*** Opening Provided records ***
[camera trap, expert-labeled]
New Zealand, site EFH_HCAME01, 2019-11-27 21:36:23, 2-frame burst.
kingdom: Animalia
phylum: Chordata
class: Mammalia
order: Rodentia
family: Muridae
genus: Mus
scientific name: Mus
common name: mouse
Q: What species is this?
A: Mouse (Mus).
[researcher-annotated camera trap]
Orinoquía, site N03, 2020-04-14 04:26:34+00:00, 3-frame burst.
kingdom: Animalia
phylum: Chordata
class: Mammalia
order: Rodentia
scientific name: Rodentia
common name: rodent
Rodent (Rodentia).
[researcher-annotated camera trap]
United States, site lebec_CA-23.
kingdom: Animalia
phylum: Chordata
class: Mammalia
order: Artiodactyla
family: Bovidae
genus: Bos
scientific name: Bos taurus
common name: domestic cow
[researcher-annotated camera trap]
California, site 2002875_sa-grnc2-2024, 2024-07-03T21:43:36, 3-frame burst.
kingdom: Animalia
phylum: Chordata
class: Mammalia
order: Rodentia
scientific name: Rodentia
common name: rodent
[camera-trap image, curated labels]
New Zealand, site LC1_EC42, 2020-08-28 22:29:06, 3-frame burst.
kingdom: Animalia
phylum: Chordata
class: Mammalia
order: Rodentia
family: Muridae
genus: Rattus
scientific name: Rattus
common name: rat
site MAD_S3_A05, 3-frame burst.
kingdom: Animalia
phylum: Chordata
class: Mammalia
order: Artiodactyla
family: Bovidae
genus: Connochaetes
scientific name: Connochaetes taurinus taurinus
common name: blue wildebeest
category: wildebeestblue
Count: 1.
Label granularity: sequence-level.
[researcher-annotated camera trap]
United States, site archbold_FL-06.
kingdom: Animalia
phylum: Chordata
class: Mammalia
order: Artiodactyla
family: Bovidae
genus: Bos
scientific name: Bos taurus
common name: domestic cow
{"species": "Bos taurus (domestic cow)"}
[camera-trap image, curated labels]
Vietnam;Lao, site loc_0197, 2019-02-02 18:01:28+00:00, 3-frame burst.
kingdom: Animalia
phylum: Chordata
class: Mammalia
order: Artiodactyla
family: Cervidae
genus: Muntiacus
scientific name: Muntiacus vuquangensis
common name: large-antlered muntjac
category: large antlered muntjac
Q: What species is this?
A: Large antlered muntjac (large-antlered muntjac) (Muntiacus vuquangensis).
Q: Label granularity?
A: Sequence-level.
*** Closing Provided records ***
» **What the task requires**:
Without changing anything, repeat every record above.

» **Finished task**:
[camera trap, expert-labeled]
New Zealand, site EFH_HCAME01, 2019-11-27 21:36:23, 2-frame burst.
kingdom: Animalia
phylum: Chordata
class: Mammalia
order: Rodentia
family: Muridae
genus: Mus
scientific name: Mus
common name: mouse
Q: What species is this?
A: Mouse (Mus).
[researcher-annotated camera trap]
Orinoquía, site N03, 2020-04-14 04:26:34+00:00, 3-frame burst.
kingdom: Animalia
phylum: Chordata
class: Mammalia
order: Rodentia
scientific name: Rodentia
common name: rodent
Rodent (Rodentia).
[researcher-annotated camera trap]
United States, site lebec_CA-23.
kingdom: Animalia
phylum: Chordata
class: Mammalia
order: Artiodactyla
family: Bovidae
genus: Bos
scientific name: Bos taurus
common name: domestic cow
[researcher-annotated camera trap]
California, site 2002875_sa-grnc2-2024, 2024-07-03T21:43:36, 3-frame burst.
kingdom: Animalia
phylum: Chordata
class: Mammalia
order: Rodentia
scientific name: Rodentia
common name: rodent
[camera-trap image, curated labels]
New Zealand, site LC1_EC42, 2020-08-28 22:29:06, 3-frame burst.
kingdom: Animalia
phylum: Chordata
class: Mammalia
order: Rodentia
family: Muridae
genus: Rattus
scientific name: Rattus
common name: rat
site MAD_S3_A05, 3-frame burst.
kingdom: Animalia
phylum: Chordata
class: Mammalia
order: Artiodactyla
family: Bovidae
genus: Connochaetes
scientific name: Connochaetes taurinus taurinus
common name: blue wildebeest
category: wildebeestblue
Count: 1.
Label granularity: sequence-level.
[researcher-annotated camera trap]
United States, site archbold_FL-06.
kingdom: Animalia
phylum: Chordata
class: Mammalia
order: Artiodactyla
family: Bovidae
genus: Bos
scientific name: Bos taurus
common name: domestic cow
{"species": "Bos taurus (domestic cow)"}
[camera-trap image, curated labels]
Vietnam;Lao, site loc_0197, 2019-02-02 18:01:28+00:00, 3-frame burst.
kingdom: Animalia
phylum: Chordata
class: Mammalia
order: Artiodactyla
family: Cervidae
genus: Muntiacus
scientific name: Muntiacus vuquangensis
common name: large-antlered muntjac
category: large antlered muntjac
Q: What species is this?
A: Large antlered muntjac (large-antlered muntjac) (Muntiacus vuquangensis).
Q: Label granularity?
A: Sequence-level.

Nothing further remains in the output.